INSTRUCTION:
Can you set down the passage of the winter garden article from "Three Buelow generations" up to and including "growing on here.", copied word for word?

December in the Garden: Could your winter garden benefit from a little skiing?

Want to play a little garden hooky? Now is the perfect time to abandon your garden. You can go and play while your winter garden is too cold and dormant to cause a fuss in your absence.

My family and I just returned from a ski trip to the Alps. The Alps you ask, when the snow is so good in the Sierras?  Yes, I know. Crazy choice. But for over 50 years and 4 generations, my German born husband and his family have been meeting every few years in a tiny town in the Alps for a ski trip family reunion.

Three Buelow generations in the Austrian Alps.

Upon arriving home from any trip, one of the first things I do is glance out my backyard window to check on the garden.  In the winter haze, it looked perfectly preserved with no detectable changes.  Of course, once I went out and spent some time weeding, small changes were found.

Not much growing on here.

GIVEN INFORMATION:
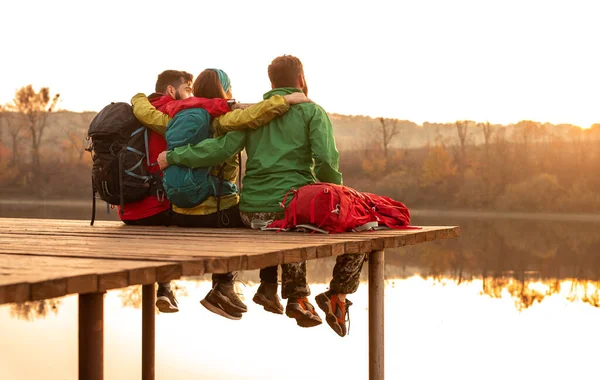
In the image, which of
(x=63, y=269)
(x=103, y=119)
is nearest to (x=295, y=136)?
(x=103, y=119)

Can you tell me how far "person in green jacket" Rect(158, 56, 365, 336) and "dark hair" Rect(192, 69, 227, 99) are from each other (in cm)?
31

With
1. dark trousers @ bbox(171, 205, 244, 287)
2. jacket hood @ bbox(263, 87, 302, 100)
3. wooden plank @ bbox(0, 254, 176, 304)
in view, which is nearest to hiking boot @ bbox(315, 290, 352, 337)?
dark trousers @ bbox(171, 205, 244, 287)

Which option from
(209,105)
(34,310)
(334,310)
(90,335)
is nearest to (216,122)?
(209,105)

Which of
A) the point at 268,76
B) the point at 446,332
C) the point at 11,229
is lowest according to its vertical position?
the point at 446,332

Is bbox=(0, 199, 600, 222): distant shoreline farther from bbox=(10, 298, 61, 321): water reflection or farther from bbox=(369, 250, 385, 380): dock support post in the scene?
bbox=(369, 250, 385, 380): dock support post

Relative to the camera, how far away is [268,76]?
518cm

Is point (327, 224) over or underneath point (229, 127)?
underneath

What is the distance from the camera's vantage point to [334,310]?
5125mm

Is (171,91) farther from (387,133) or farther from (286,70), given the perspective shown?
(387,133)

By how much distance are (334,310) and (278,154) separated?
0.97 meters

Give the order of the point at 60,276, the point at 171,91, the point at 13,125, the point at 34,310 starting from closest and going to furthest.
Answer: the point at 60,276 → the point at 171,91 → the point at 34,310 → the point at 13,125

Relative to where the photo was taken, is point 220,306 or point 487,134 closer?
point 220,306

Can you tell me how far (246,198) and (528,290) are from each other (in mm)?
14632

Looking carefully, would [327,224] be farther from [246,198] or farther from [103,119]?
[103,119]
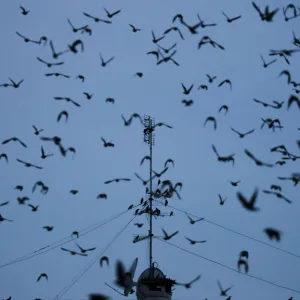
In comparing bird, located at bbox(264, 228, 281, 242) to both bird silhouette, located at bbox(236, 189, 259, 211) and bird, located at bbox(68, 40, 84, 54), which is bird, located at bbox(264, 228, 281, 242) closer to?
bird silhouette, located at bbox(236, 189, 259, 211)

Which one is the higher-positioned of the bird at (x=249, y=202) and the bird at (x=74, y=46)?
the bird at (x=74, y=46)

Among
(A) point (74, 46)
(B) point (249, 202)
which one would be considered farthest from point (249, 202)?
(A) point (74, 46)

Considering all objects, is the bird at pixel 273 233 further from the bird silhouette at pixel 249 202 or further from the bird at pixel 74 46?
the bird at pixel 74 46

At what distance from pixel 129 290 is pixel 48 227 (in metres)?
16.9

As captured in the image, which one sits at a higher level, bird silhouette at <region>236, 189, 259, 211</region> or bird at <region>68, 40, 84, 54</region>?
bird at <region>68, 40, 84, 54</region>

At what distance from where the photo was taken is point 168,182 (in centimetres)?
3403

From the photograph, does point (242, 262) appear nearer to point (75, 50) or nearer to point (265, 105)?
point (265, 105)

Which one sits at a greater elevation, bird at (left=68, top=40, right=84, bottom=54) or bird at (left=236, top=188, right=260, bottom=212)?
bird at (left=68, top=40, right=84, bottom=54)

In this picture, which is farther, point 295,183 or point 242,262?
point 242,262

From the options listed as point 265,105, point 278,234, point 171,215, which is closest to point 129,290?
point 171,215

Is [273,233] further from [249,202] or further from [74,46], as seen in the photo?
[74,46]

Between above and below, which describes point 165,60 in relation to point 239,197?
above

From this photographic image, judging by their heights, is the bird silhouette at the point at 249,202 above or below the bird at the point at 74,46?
below

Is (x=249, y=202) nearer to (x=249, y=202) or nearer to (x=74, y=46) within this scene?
(x=249, y=202)
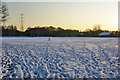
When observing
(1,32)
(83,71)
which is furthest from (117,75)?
(1,32)

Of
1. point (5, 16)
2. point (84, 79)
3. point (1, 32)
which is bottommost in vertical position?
point (84, 79)

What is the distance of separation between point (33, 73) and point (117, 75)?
3.82m

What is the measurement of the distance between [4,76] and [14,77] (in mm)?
480

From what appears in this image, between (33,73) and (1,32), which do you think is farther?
(1,32)

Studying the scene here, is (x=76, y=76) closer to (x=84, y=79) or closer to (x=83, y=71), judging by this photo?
(x=84, y=79)

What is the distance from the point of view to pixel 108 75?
4777 mm

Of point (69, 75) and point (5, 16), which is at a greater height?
point (5, 16)

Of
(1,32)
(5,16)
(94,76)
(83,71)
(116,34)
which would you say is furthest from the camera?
(116,34)

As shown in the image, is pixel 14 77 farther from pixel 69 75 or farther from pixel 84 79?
pixel 84 79

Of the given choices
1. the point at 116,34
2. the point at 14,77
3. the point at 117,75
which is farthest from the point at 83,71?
the point at 116,34

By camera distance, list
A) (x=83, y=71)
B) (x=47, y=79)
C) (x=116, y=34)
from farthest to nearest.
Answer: (x=116, y=34), (x=83, y=71), (x=47, y=79)

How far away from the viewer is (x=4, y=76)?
4633 mm

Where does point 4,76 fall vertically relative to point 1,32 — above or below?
below

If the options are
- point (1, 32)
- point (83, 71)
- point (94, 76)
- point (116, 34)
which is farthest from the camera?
point (116, 34)
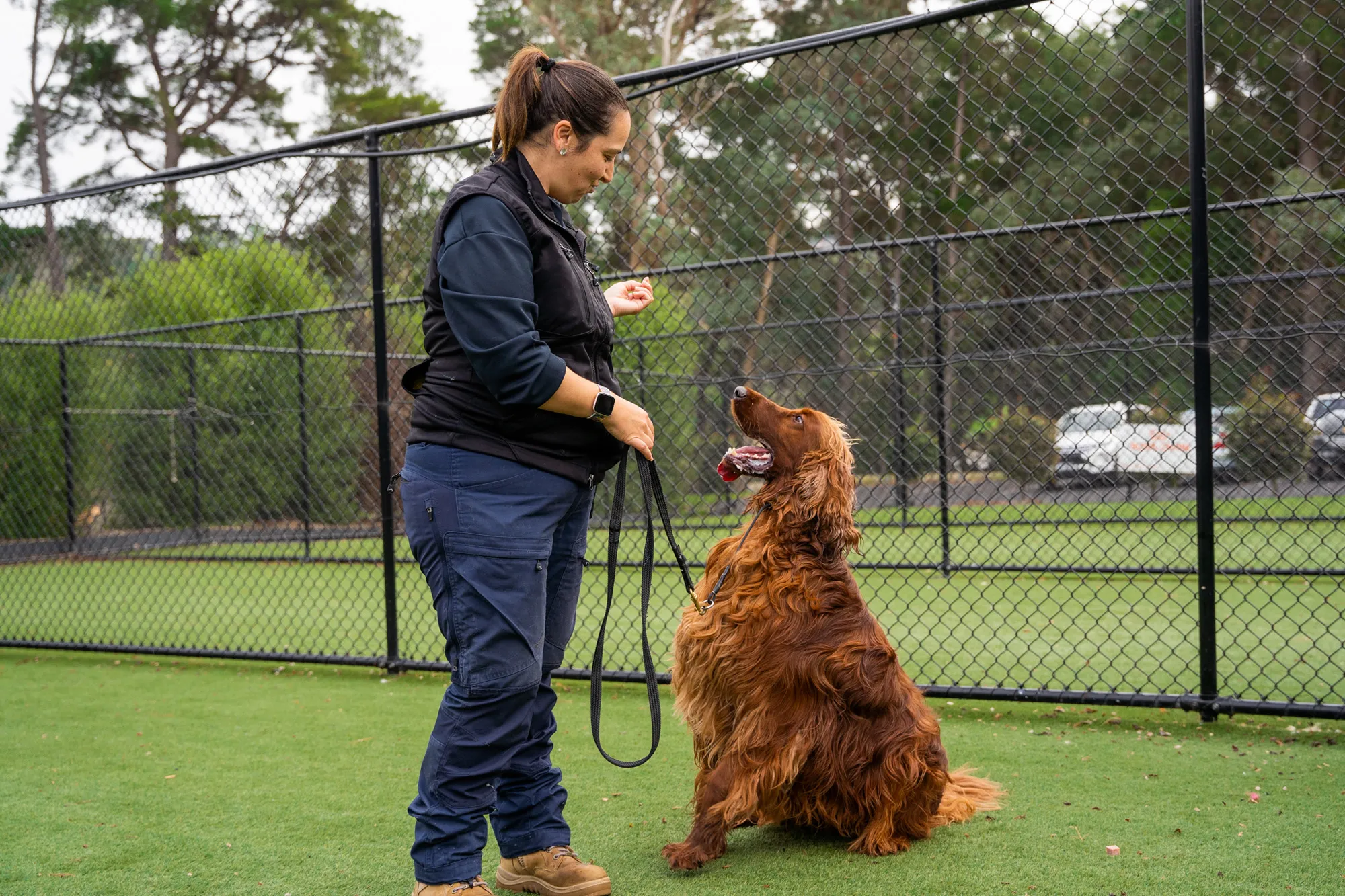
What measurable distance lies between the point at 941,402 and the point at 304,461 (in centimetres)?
525

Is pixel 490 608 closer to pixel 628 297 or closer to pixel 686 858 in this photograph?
pixel 686 858

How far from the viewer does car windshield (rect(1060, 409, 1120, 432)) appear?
7.28 m

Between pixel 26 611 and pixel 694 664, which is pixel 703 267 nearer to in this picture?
pixel 694 664

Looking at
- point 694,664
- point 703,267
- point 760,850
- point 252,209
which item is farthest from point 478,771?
Result: point 252,209

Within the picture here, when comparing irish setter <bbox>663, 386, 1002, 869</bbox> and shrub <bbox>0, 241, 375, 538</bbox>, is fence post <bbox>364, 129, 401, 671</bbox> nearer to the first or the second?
irish setter <bbox>663, 386, 1002, 869</bbox>

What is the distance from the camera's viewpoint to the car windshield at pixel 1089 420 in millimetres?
7277

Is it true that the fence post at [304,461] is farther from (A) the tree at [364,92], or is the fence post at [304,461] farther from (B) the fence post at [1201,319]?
(A) the tree at [364,92]

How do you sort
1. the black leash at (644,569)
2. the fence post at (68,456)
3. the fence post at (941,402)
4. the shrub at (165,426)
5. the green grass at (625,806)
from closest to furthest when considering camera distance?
the black leash at (644,569) → the green grass at (625,806) → the fence post at (941,402) → the fence post at (68,456) → the shrub at (165,426)

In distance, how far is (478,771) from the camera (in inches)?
83.0

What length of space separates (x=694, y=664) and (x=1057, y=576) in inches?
186

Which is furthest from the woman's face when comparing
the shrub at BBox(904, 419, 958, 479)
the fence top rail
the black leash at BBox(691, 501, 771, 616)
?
the shrub at BBox(904, 419, 958, 479)

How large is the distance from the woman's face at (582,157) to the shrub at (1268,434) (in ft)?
20.2

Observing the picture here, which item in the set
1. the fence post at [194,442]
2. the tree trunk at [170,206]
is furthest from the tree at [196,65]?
the fence post at [194,442]

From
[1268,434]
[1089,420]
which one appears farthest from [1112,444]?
[1268,434]
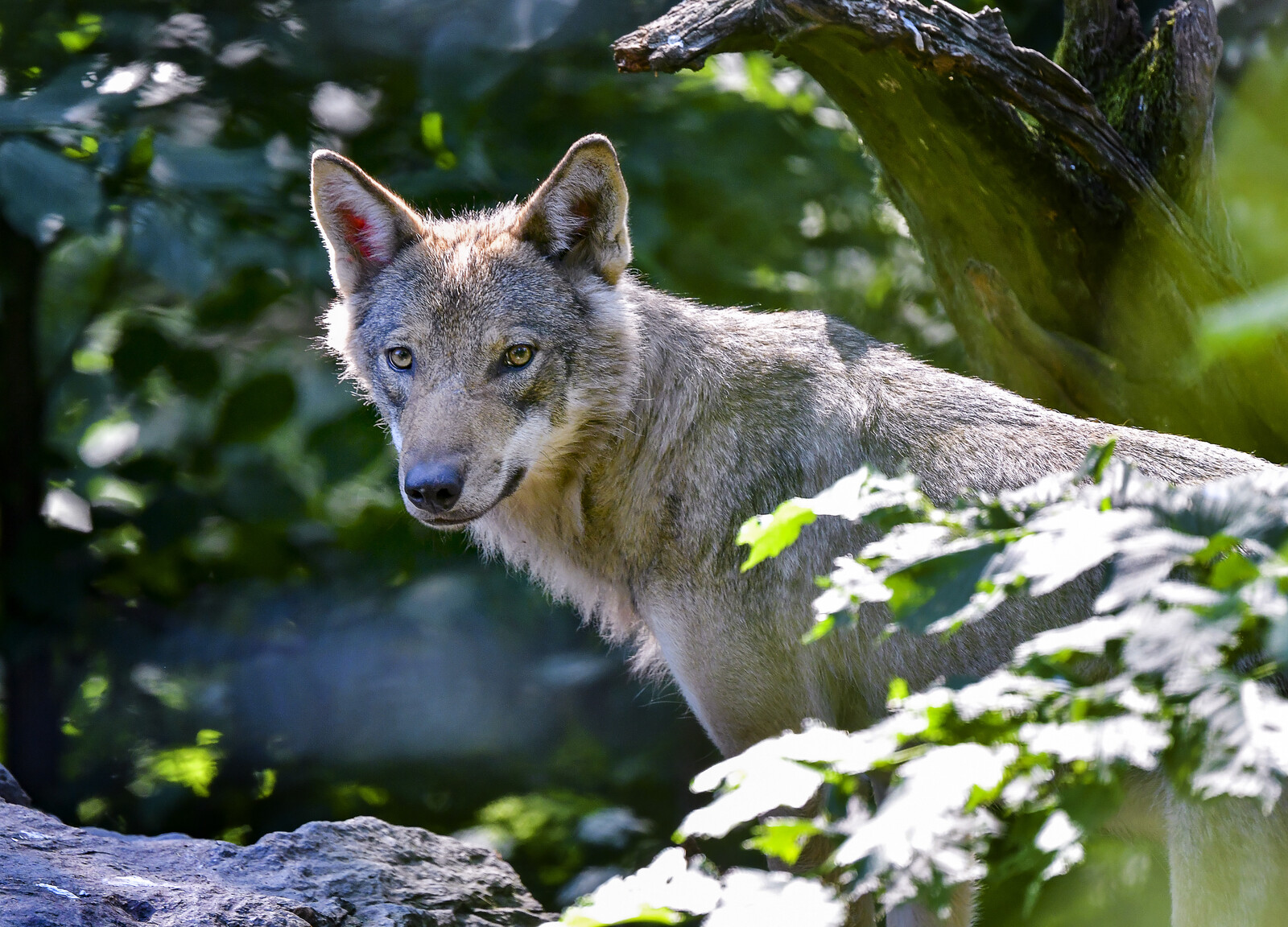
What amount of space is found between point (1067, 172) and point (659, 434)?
205 cm

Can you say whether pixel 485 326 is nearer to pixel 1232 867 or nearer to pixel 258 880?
pixel 258 880

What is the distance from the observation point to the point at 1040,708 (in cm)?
174

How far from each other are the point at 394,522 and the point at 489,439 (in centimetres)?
257

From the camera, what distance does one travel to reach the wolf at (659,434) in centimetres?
391

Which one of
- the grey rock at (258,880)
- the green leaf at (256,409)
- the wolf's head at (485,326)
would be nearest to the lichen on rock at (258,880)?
the grey rock at (258,880)

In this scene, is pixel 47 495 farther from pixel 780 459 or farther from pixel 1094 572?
pixel 1094 572

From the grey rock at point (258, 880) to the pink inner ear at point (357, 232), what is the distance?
224 centimetres

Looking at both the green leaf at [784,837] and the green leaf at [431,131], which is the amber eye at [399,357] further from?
the green leaf at [784,837]

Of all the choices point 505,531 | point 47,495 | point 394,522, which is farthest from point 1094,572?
point 47,495

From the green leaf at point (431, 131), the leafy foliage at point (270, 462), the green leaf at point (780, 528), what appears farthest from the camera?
the green leaf at point (431, 131)

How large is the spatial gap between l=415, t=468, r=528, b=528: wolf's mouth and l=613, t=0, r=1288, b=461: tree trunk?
5.30ft

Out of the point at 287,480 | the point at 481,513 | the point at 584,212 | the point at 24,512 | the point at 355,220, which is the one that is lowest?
the point at 24,512

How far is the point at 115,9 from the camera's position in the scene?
20.3 feet

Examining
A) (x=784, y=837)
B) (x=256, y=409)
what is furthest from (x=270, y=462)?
(x=784, y=837)
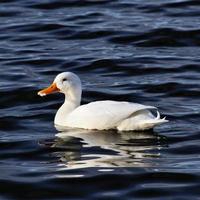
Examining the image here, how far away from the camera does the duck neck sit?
14.1 meters

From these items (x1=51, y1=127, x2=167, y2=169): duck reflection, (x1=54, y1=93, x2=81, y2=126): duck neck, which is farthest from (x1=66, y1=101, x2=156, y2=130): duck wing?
(x1=54, y1=93, x2=81, y2=126): duck neck

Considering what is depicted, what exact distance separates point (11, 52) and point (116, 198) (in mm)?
9009

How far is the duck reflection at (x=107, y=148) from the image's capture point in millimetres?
12055

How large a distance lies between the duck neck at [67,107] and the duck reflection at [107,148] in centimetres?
16

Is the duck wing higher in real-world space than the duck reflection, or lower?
higher

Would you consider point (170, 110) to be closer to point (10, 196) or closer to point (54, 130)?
point (54, 130)

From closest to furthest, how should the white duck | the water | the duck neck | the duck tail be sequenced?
the water
the duck tail
the white duck
the duck neck

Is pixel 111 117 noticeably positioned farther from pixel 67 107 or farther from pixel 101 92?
pixel 101 92

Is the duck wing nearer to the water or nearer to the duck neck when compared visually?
the water

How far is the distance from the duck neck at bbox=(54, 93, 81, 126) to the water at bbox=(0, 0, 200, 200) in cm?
22

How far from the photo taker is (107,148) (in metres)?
12.8

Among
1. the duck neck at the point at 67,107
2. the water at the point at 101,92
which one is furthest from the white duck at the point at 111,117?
the water at the point at 101,92

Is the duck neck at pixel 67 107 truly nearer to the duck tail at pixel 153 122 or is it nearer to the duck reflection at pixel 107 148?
the duck reflection at pixel 107 148

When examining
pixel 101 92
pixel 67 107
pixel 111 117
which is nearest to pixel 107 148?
pixel 111 117
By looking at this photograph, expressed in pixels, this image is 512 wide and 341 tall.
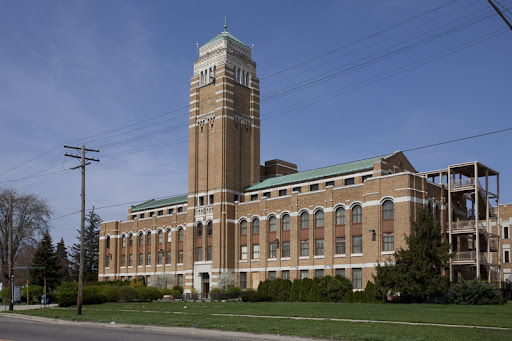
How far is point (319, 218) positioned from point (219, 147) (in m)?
16.9

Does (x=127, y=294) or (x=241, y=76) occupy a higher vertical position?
(x=241, y=76)

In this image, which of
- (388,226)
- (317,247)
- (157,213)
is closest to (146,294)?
(317,247)

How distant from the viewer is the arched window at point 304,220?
61.9 m

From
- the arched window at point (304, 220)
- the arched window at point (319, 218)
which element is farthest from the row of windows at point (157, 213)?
the arched window at point (319, 218)

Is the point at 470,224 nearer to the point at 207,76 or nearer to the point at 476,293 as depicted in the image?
the point at 476,293

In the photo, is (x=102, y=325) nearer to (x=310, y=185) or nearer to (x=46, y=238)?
(x=310, y=185)

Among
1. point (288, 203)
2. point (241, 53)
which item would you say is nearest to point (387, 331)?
point (288, 203)

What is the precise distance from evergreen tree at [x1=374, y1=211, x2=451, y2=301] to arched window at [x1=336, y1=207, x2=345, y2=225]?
12242 mm

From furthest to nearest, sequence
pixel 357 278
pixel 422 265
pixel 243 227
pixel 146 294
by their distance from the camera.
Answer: pixel 243 227 < pixel 146 294 < pixel 357 278 < pixel 422 265

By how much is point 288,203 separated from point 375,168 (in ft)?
36.2

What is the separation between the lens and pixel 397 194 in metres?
52.9

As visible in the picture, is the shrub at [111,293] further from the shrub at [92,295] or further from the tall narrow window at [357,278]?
the tall narrow window at [357,278]

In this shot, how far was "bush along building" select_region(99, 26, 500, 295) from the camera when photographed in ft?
179

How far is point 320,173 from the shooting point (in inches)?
2574
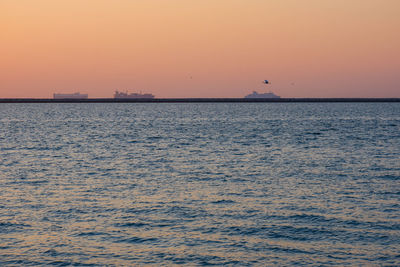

FINAL ANSWER:
Three Buelow generations in the Austrian Alps.

Upon arriving home from any trip, one of the first things I do is glance out my backyard window to check on the garden.  In the winter haze, it looked perfectly preserved with no detectable changes.  Of course, once I went out and spent some time weeding, small changes were found.

Not much growing on here.